Connotation religieuse

Pourtant, chargé de références religieuses, le fait de «pardonner» est rarement nommé comme tel par les psychothérapeutes. «Je fais attention à ne pas employer ce terme qui est encore très connoté religieux», explique le psychanalyste Jacques Arènes, auteur de La Quête spirituelle hier et aujourd’hui(Éditions du Cerf). Le pardon reste entaché d’un certain dolorisme judéo-chrétien qui fait lever de nombreuses résistances chez nos analysants. C’est pourtant bien de cela qu’il est question pendant la cure: entamer un processus qui aboutira à pardonner au réel d’être ce qu’il a été.» «Processus», «chemin» et même «voyage», selon le Pr Robert Enright, de l’Université du Wisconsin, le pardon semble pour les psychologues tout sauf le fruit d’une grâce instantanée. «Il n’y a que dans les films au cinéma que l’on voit soudain le héros libérer son abuseur des dommages qu’il a perpétrés!», relève Jacques Arènes. Dans la vraie vie, parvenir à pardonner demande vigilance et endurance.

Vigilance, car un pardon trop facile peut cacher du déni. Jean-Paul Sauzède, thérapeute de couples et coauteur avec son épouse de l’ouvrage Créer un couple durable (Éditions Interéditions), se méfie de la tendance fréquente à vouloir trop rapidement effacer la faute: «Avec ce mari qui a été infidèle, ou cette compagne qui s’est mise à boire un peu trop, le patient peut être tenté de faire “comme si rien ne s’était passé”, observe-t-il. Cette tentative de “recouvrement”, voire d’“effacement” du malaise est nocive. Elle se met en place entre des partenaires qui en réalité souhaitent éviter les changements nécessaires, et faire comme si tout était comme avant.» Attention donc au pardon prématuré qui maintient celui qui a trahi ou déçu dans une posture illusoire, celle où il demeure celui qu’on voudrait qu’il reste.

Accepter les failles

Autre danger d’un pardon express, l’effondrement. «Si des personnes outragées restent accrochées à leur ressentiment, ce peut être pour recouvrir un grand sentiment de vide intérieur», observe Jacques Arènes. Ainsi, à propos de cette patiente qui ne cessait sur le divan de cracher sa haine envers une mère qu’elle ne voyait même plus, il affirme: «Elle avait construit sa vie entière autour de cette haine.» Impossible alors, avec un certain volontarisme boy-scout, de l’inciter à tourner la page. Et si elle se retrouvait soudain confrontée à sa profonde dépression?

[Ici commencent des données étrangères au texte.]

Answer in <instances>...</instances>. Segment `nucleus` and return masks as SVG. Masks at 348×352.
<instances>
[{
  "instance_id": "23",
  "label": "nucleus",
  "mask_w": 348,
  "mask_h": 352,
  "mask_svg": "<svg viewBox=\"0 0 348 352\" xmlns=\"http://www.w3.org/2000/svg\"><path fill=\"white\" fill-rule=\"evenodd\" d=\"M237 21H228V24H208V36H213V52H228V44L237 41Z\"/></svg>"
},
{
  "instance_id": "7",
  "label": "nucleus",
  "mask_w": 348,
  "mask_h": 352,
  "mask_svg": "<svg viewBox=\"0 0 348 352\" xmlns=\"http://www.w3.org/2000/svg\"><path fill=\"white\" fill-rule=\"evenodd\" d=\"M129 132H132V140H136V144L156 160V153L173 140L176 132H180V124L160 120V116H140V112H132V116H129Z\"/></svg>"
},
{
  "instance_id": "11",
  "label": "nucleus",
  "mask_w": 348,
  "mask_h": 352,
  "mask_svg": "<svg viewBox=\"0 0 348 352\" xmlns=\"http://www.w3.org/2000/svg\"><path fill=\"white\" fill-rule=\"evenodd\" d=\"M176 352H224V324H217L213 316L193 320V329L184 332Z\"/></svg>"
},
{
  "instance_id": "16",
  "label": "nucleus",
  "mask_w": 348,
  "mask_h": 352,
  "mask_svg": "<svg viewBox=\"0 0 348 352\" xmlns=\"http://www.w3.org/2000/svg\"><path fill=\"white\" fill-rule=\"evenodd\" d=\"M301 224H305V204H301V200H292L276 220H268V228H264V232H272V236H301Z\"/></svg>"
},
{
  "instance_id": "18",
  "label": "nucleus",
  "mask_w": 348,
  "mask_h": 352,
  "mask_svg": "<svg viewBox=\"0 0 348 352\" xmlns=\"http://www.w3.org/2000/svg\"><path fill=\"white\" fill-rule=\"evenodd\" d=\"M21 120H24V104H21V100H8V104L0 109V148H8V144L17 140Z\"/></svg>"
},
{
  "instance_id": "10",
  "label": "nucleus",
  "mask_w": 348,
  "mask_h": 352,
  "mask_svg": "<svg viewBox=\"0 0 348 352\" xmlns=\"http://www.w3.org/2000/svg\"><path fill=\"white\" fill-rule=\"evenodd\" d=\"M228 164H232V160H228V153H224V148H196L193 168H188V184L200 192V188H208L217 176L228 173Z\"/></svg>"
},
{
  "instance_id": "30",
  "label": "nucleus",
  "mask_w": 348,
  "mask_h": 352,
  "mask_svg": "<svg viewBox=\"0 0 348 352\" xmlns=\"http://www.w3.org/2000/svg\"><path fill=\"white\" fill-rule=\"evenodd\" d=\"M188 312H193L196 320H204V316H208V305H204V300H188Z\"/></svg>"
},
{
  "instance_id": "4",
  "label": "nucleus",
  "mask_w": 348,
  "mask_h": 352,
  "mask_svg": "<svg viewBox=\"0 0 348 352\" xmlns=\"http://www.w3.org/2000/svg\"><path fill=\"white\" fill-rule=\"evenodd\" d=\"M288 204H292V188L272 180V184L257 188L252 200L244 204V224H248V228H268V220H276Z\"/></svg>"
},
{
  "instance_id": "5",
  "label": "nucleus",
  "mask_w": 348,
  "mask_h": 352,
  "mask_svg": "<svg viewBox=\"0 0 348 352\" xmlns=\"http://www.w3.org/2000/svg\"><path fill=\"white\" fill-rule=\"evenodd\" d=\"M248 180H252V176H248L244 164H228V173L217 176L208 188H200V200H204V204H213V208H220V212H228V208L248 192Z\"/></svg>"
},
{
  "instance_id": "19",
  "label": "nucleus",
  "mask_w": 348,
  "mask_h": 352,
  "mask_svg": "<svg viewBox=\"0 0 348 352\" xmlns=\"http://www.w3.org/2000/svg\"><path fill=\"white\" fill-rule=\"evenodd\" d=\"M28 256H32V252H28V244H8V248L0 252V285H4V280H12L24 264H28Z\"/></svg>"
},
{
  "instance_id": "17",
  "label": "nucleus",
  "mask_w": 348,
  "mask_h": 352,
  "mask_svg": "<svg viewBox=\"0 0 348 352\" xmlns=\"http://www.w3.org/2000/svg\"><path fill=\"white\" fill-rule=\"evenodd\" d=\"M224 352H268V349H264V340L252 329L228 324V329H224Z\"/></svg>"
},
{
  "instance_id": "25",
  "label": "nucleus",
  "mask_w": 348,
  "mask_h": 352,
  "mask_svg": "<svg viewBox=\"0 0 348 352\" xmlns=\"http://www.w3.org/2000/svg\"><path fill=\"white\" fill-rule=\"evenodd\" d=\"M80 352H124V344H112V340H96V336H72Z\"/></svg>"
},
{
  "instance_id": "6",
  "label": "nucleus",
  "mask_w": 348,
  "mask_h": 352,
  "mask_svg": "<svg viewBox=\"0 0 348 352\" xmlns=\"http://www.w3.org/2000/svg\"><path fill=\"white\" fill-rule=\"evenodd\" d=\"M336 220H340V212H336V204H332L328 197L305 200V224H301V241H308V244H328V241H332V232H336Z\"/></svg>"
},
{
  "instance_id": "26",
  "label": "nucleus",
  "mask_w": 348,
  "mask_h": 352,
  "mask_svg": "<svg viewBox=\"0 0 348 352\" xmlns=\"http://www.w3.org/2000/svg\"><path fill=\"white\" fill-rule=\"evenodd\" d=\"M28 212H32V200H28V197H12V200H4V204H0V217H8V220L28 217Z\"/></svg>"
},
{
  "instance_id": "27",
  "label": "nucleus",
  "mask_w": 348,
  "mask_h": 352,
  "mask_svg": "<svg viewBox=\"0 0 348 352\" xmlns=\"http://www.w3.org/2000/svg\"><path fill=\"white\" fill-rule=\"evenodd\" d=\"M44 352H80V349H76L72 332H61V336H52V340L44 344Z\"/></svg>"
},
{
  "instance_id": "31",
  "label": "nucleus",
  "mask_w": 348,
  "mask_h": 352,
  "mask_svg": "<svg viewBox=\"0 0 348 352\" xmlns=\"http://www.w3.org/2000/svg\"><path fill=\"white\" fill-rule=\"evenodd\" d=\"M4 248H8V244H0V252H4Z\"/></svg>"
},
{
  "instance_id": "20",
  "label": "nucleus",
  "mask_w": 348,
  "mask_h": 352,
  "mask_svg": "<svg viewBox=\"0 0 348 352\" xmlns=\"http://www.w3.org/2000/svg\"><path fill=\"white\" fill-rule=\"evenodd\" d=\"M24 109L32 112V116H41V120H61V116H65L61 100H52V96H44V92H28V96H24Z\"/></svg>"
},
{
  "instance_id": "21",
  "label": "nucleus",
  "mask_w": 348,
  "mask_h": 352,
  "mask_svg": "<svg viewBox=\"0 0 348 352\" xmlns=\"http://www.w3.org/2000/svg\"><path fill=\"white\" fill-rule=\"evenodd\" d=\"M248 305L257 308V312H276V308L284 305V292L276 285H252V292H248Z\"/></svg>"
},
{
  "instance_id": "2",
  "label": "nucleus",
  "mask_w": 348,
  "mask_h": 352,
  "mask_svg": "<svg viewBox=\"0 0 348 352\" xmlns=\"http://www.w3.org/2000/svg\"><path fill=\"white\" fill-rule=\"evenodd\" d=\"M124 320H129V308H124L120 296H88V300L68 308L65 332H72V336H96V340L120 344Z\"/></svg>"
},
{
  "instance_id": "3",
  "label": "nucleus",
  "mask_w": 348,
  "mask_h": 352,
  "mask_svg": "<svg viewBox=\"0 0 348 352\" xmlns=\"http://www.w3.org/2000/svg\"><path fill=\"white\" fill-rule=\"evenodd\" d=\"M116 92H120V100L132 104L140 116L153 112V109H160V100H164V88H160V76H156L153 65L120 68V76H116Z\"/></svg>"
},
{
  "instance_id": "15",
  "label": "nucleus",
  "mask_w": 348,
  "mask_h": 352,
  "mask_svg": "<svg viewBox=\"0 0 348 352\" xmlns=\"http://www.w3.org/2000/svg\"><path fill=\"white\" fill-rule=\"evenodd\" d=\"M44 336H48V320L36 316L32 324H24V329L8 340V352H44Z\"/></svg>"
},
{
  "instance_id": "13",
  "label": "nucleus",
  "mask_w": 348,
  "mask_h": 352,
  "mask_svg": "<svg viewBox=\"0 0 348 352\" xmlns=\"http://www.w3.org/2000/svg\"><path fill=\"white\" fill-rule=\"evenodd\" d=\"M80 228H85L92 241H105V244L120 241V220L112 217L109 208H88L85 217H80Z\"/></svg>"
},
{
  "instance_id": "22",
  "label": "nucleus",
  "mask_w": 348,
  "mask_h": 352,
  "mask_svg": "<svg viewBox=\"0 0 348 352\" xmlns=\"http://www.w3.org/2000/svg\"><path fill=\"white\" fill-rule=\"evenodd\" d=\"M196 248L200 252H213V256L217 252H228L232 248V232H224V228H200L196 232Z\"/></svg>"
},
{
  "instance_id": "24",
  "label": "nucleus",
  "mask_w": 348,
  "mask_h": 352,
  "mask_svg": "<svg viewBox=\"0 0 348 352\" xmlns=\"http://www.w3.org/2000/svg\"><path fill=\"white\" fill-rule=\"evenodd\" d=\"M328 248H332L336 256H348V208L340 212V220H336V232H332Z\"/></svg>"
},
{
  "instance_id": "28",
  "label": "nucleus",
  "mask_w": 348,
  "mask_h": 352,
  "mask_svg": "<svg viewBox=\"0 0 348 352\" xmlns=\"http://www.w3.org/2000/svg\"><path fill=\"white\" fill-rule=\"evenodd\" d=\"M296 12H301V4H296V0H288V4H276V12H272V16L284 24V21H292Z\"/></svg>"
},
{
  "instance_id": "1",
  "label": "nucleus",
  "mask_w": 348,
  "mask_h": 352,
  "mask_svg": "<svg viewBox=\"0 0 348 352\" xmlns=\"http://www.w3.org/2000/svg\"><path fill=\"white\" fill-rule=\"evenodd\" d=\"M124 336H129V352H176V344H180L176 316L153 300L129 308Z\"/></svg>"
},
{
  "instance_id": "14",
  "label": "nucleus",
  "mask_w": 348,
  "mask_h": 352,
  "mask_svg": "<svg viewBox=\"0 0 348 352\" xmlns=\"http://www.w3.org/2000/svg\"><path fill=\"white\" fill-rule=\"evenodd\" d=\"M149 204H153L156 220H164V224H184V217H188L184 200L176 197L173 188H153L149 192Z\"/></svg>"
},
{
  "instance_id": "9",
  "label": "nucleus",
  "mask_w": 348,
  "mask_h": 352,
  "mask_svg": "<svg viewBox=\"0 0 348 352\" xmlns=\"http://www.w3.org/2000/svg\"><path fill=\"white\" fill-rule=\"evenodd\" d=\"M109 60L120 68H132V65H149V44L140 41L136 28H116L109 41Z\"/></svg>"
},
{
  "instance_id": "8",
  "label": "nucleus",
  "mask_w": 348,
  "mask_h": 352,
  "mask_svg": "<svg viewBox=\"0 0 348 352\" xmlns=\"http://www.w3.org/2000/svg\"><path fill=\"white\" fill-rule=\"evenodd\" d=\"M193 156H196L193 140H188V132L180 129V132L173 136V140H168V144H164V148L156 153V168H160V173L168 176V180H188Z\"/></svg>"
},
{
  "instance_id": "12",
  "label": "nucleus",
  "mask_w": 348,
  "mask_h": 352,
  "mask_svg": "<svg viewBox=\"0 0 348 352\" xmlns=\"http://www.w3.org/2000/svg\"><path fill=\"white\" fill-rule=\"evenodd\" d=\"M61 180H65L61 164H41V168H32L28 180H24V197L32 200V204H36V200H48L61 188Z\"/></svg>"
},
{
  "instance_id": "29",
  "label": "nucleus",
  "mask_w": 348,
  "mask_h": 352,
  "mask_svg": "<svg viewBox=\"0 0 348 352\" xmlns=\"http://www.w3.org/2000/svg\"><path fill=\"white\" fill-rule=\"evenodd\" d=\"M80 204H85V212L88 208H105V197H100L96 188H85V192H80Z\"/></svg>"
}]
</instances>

Le pardon demande aussi une extrême persévérance. Il est souvent le fruit d’un processus long, chaotique. «Pour les partenaires d’un couple, il faut d’abord s’interroger sur ce qui a généré la crise, la trahison, avance Jean-Paul Sauzède. Puis reconnaître la blessure et avancer désormais, autrement, avec cette cicatrice.» Pas de «grande lessive conjugale», donc, mais une relation renouvelée qui intègre désormais la découverte que l’autre n’est pas celui ou celle que je croyais et que je dois renoncer à son image idéalisée.

«Une véritable re-création», selon Jacques Arènes: «Pardonner revient à percevoir la profondeur de la réalité, toujours ambivalente et complexe: ni tout noir, ni tout blanc, l’autre qui m’a blessé(e) peut être délié de ma haine et cette liberté amène du nouveau dans ma vie aussi.» Lorsqu’on n’a pas affaire à l’impardonnable (qui existe aussi), comprendre ce qui s’est passé et aboutir à une paix relative revient à accepter les failles de l’être humain. Pour ceux qui parviennent à pardonner, ce qui se joue, c’est donc toujours un peu «bienvenue dans le réel»!